In einigen Gegenden stellen Blindgänger eine grosse Gefahr für unsere Mitarbeitenden dar, und auch Checkpoints bilden eine Zielscheibe. Wir müssen die Sicherheitslage dauernd im Auge behalten und alle Risiken genau abwägen. Entscheidend für uns ist, dass wir gute Kontakte zu Behörden, Scheichs, Stammesführern und Gemeindevorstehern pflegen, damit wir von der Bevölkerung akzeptiert werden und in diesem volatilen und zersplitterten Umfeld neutral unserer Arbeit nachgehen können.

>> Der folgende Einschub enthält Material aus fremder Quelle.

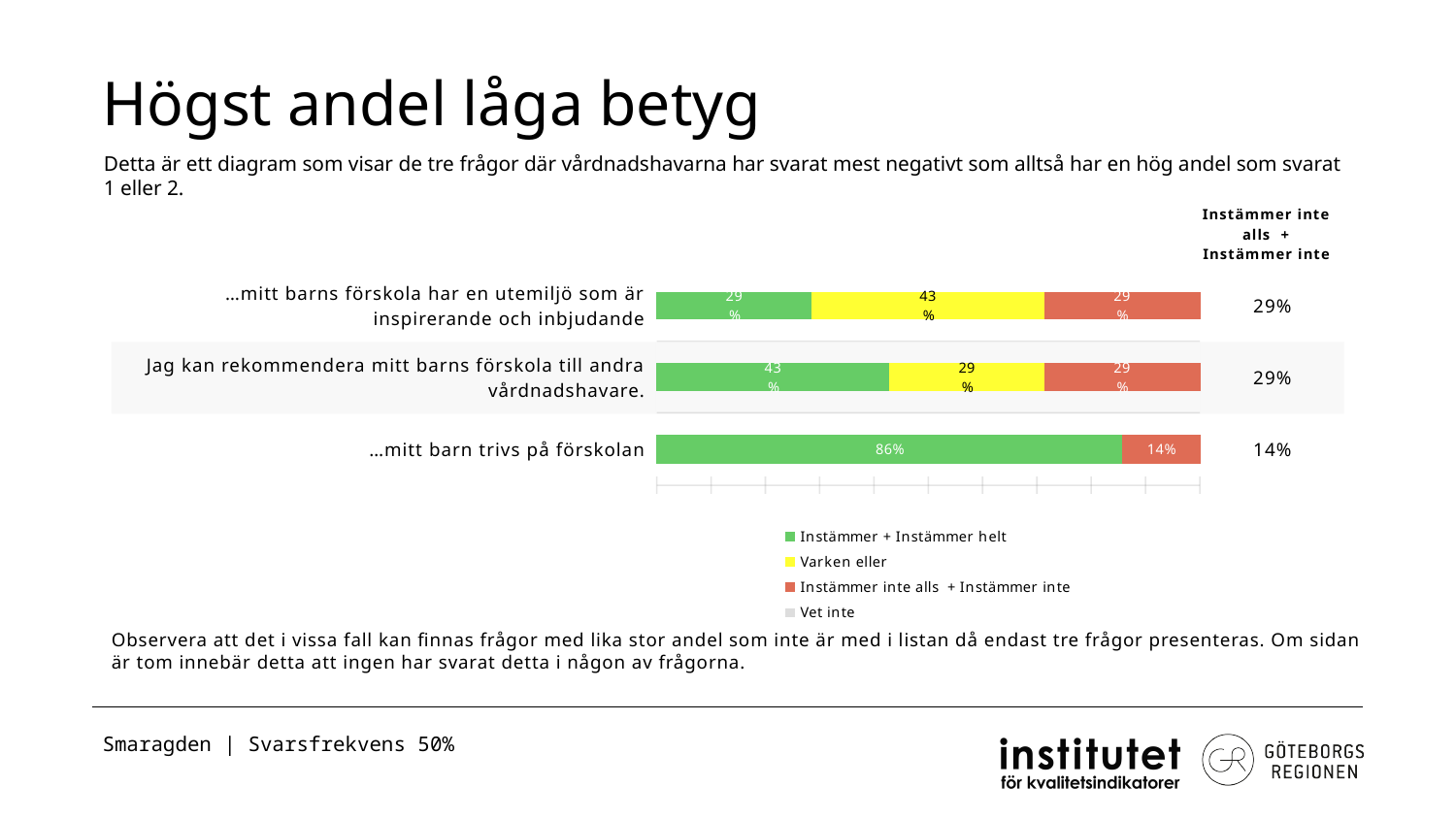
Which is larger for '…mitt barns förskola har en utemiljö som är inspirerande och inbjudande': the 'Varken eller' value or the 'Instämmer + Instämmer helt' value? Varken eller What is the value of 'Instämmer + Instämmer helt' for 'Jag kan rekommendera mitt barns förskola till andra vårdnadshavare.'? 43% How many series does the legend list? 4 What is the value of 'Varken eller' for '…mitt barns förskola har en utemiljö som är inspirerande och inbjudande'? 43% Which category has the highest 'Instämmer + Instämmer helt' value? …mitt barn trivs på förskolan What is the value of 'Instämmer + Instämmer helt' for '…mitt barn trivs på förskolan'? 86% How many categories (questions) are plotted in the chart? 3 What is the value of 'Instämmer inte alls + Instämmer inte' for '…mitt barn trivs på förskolan'? 14% What type of chart is shown on the slide? bar chart Which category has the lowest 'Instämmer inte alls + Instämmer inte' value? …mitt barn trivs på förskolan What is the title of the chart slide? Högst andel låga betyg What is the difference between the 'Instämmer + Instämmer helt' values for '…mitt barn trivs på förskolan' and 'Jag kan rekommendera mitt barns förskola till andra vårdnadshavare.'? 43%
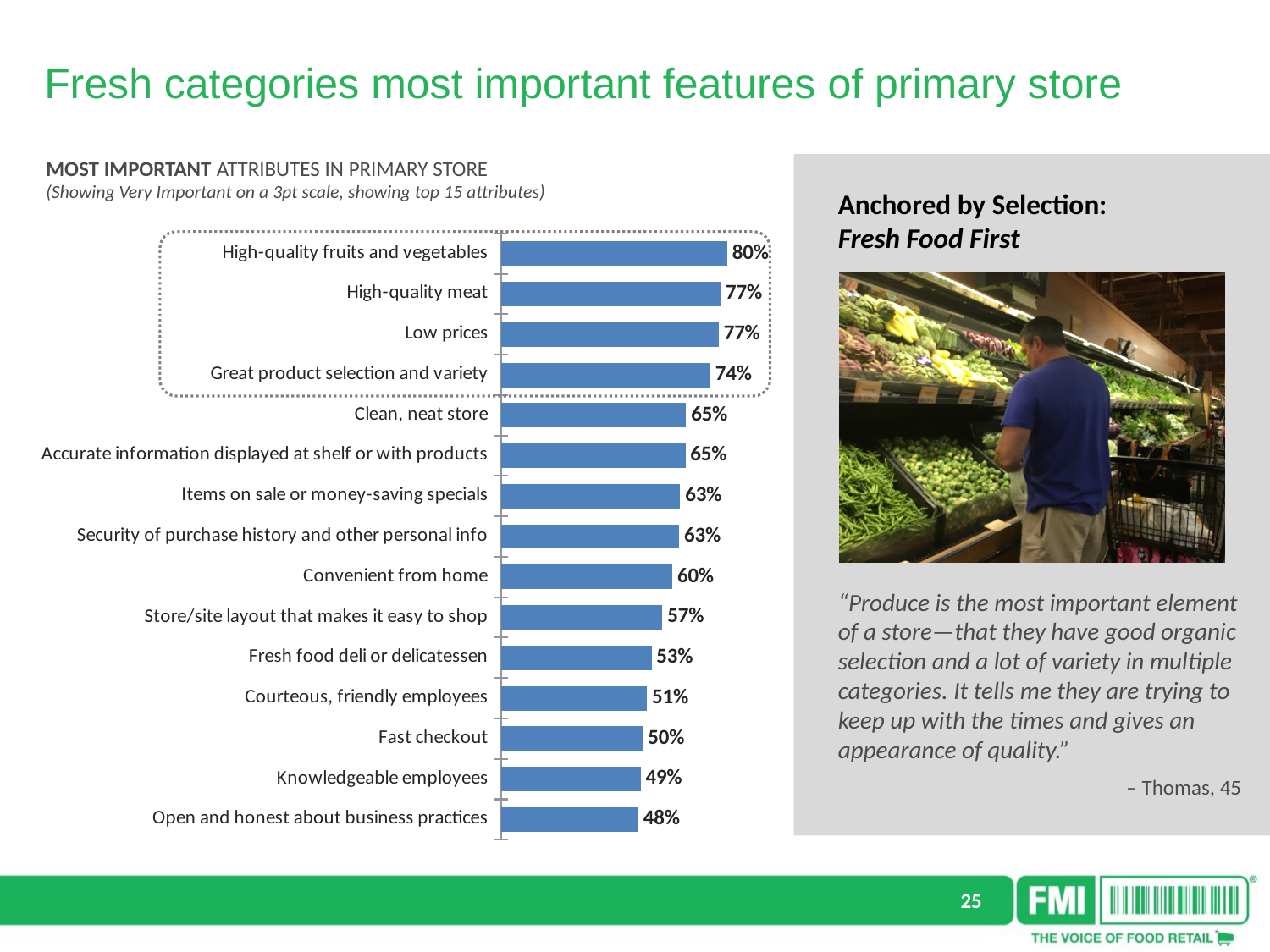
What is the difference between the values for 'High-quality fruits and vegetables' and 'Great product selection and variety'? 6% How many attributes are shown in the chart? 15 What type of chart is shown on the slide? Bar chart Which attribute has the lowest value in the chart? Open and honest about business practices What is the difference between the values for 'Clean, neat store' and 'Fresh food deli or delicatessen'? 12% Which has a higher value, 'Knowledgeable employees' or 'Courteous, friendly employees'? Courteous, friendly employees What is the value shown for 'Fast checkout'? 50% What percentage of respondents rated 'High-quality fruits and vegetables' as very important? 80% How many attributes are enclosed in the dashed box at the top of the chart? 4 Which attribute has the highest value in the chart? High-quality fruits and vegetables Which has a higher value, 'Low prices' or 'Items on sale or money-saving specials'? Low prices What is the value shown for 'Convenient from home'? 60%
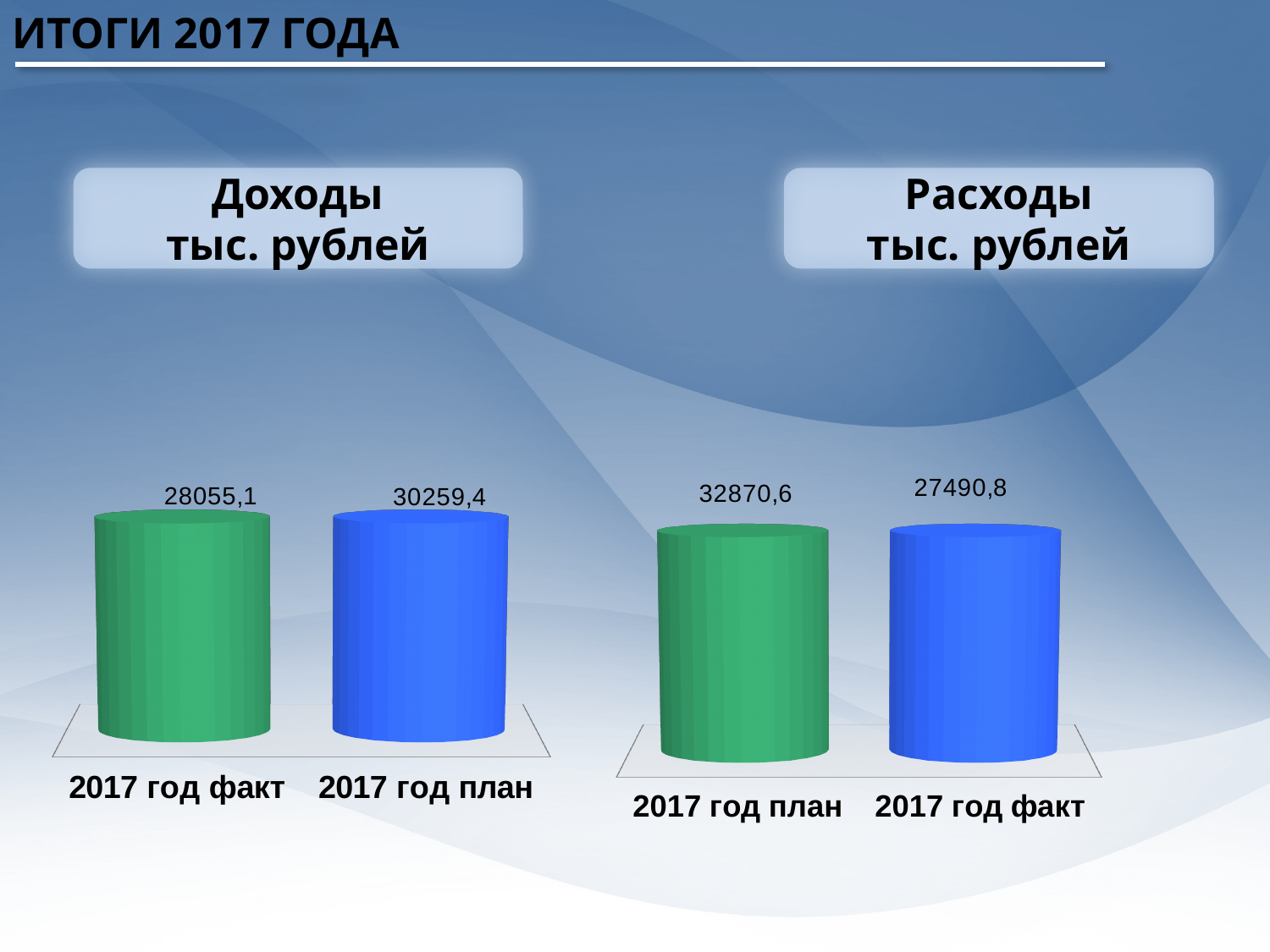
In the right chart (Расходы тыс. рублей), what is the value for 2017 год план? 32870,6 In the right chart (Расходы тыс. рублей), what is the difference between 2017 год план and 2017 год факт? 5379,8 In the left chart (Доходы тыс. рублей), what is the difference between 2017 год план and 2017 год факт? 2204,3 What is the title of the left chart? Доходы тыс. рублей In the right chart (Расходы тыс. рублей), what is the value for 2017 год факт? 27490,8 In the left chart (Доходы тыс. рублей), which category has the higher value? 2017 год план In the left chart (Доходы тыс. рублей), what is the value for 2017 год факт? 28055,1 In the left chart (Доходы тыс. рублей), what is the value for 2017 год план? 30259,4 What kind of chart is the right chart (Расходы тыс. рублей)? Bar chart How many categories are shown in the left chart (Доходы тыс. рублей)? 2 In the right chart (Расходы тыс. рублей), which is larger: 2017 год план or 2017 год факт? 2017 год план In the right chart (Расходы тыс. рублей), which category has the lower value? 2017 год факт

Trotz der schwierigen Sicherheitslage konnten wir den Beweis erbringen, dass es für internationale humanitäre Organisationen durchaus möglich ist, in diesen Gebieten tätig zu sein.
Verstärkung der internationalen Hilfe erforderlich
Noch immer müssen Tausende Iraker komplett ohne humanitäre Unterstützung auskommen. Verglichen mit dem Bedarf ist die internationale Hilfe völlig unzureichend. Die meiste Unterstützung stammt von lokalen Organisationen und kann angesichts des enormen Bedarfs nur wenig ausrichten. Seit über einem Jahr mangelt es vor allem im Zentralirak an humanitärer Unterstützung, und bis heute fehlt ein konkreter Notstandsplan zum Umgang mit weiteren Massenvertreibungen, die im Hinblick auf die sich ausbreitenden Kämpfe zu befürchten sind.
Wir sorgen uns vor allem um die Menschen in den Gebieten, auf die der Konflikt demnächst übergreifen könnte. Wir treffen alle Vorkehrungen, die in unserer Macht stehen, doch verschiedene internationale NGOs, die im Irak tätig sind, befürchten bereits, dass die Mittel der internationalen Geldgeber bald gestrichen werden könnten, wenn der humanitäre Bedarf weiterhin nur steigt. Die Staaten und internationalen Organisationen müssen ihre Hilfe deshalb dringend verstärken und sich auf einen umfassenden Notstandsplan einigen, damit auf die drohenden Massenvertreibungen angemessen reagiert werden kann.»